____ Extrait du texte
Le non irlandais est le produit de motivations très diverses qui sont loin d’être convergentes. Il y a un non de gauche, un non de droite, un non fondé sur des peurs dont celle de la dépénalisation de l’avortement. Il me semble, aujourd’hui, que c’est le sentiment d’impuissance des peuples par rapport à l’Europe qui est à la base de ces non massifs, qui se sont exprimés en France, aux Pays-Bas comme en Irlande. Le sentiment de ne pas avoir prise sur la marche de l’Europe. On peut changer de maire, de député, de président de la République mais on ne peut pas changer de Commission européenne ai-je entendu à plusieurs reprises lors des conférences que j’ai données en France avant le référendum de 2005 sur le TCE.
Il y a un sentiment d’impuissance populaire, le sentiment que toutes les conquêtes démocratiques sont abolies et que l’avenir de l’Europe échappe aux gens. Le principe «·tous les pouvoirs émanent du peuple·» arraché en 1789 est réduit à néant avec l’Union européenne.
J’ai entendu de tels propos dans des termes très clairs y compris dans des pays où il est presque hérétique de critiquer l’Europe. Pendant quarante ans, on a considéré en Belgique, mon pays d’origine, que tout ce qui venait de l’Europe était bon par nature. Ce n’est plus vrai. Tout a changé à partir du traité de Maastricht, puis de l’entrée en vigueur de l’Euro qui s’est traduite par une hausse importante des prix dont ont souffert les populations. Un doute, un scepticisme sur la construction européenne a commencé à se manifester à ce moment là.
________
____ Données fournies
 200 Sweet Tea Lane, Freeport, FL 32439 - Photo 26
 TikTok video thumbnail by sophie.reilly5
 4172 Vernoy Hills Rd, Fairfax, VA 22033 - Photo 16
________
____ Données fournies
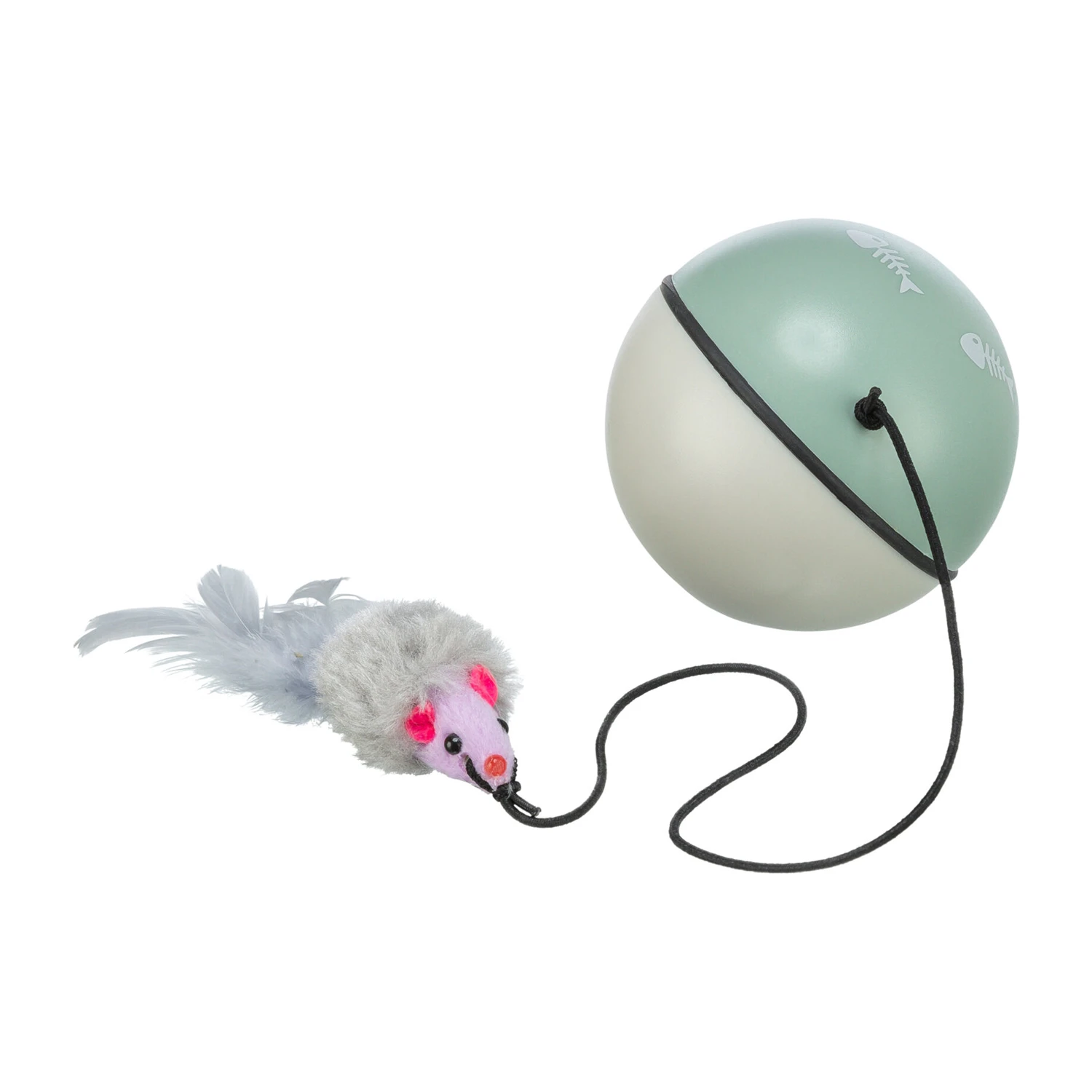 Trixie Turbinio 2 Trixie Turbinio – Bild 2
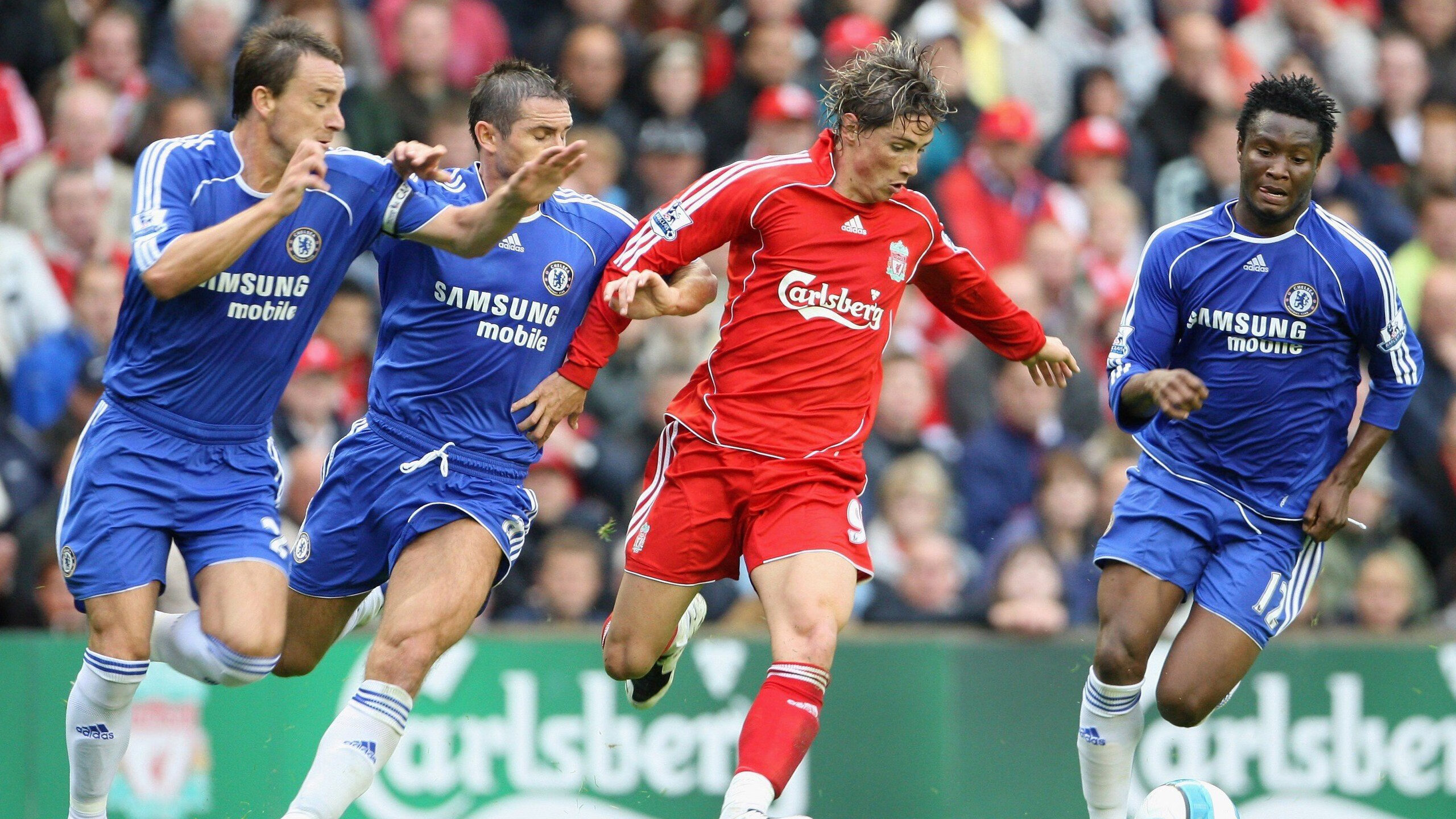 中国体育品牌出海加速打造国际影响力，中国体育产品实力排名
________
____ Données fournies
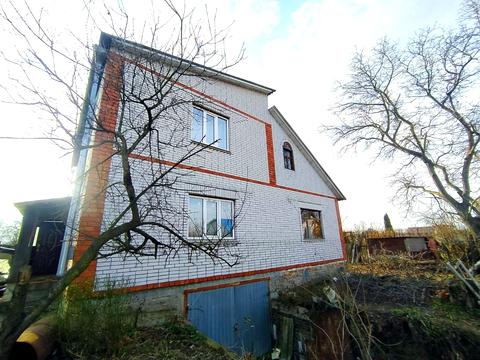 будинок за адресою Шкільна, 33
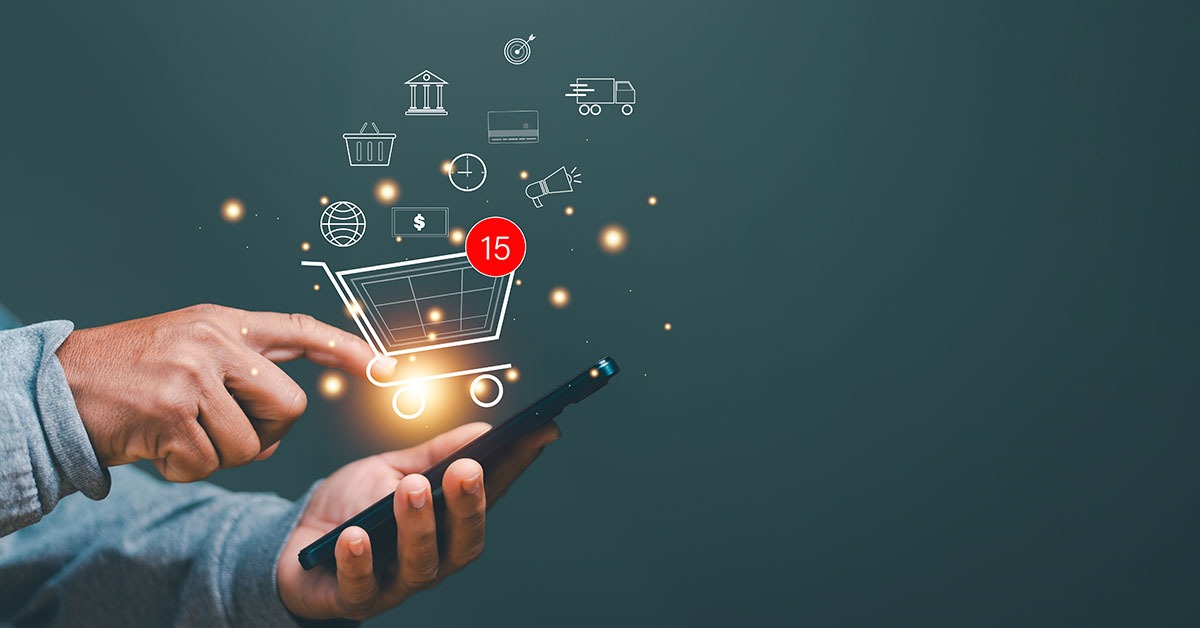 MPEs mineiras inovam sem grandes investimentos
________
Travail à faire:
1. Résumez en deux phrases l'extrait sur le non irlandais.
2. Recopiez, dans l'extrait sur le non irlandais, le passage qui va de « Il y a un sentiment » jusqu'à « avec l’Union européenne. ».

Corrigé des exercices:
1. Le non irlandais a des motivations très diverses, mais selon le texte, ces non massifs, en Irlande comme en France et aux Pays-Bas, viennent surtout du sentiment des peuples de n'avoir aucune prise sur la marche de l'Europe. Ce doute sur la construction européenne est apparu même en Belgique, où l'on jugeait bon tout ce qui venait de l'Europe, à partir du traité de Maastricht et de l'arrivée de l'euro, qui a fait monter les prix.

2.
Il y a un sentiment d’impuissance populaire, le sentiment que toutes les conquêtes démocratiques sont abolies et que l’avenir de l’Europe échappe aux gens. Le principe «·tous les pouvoirs émanent du peuple·» arraché en 1789 est réduit à néant avec l’Union européenne.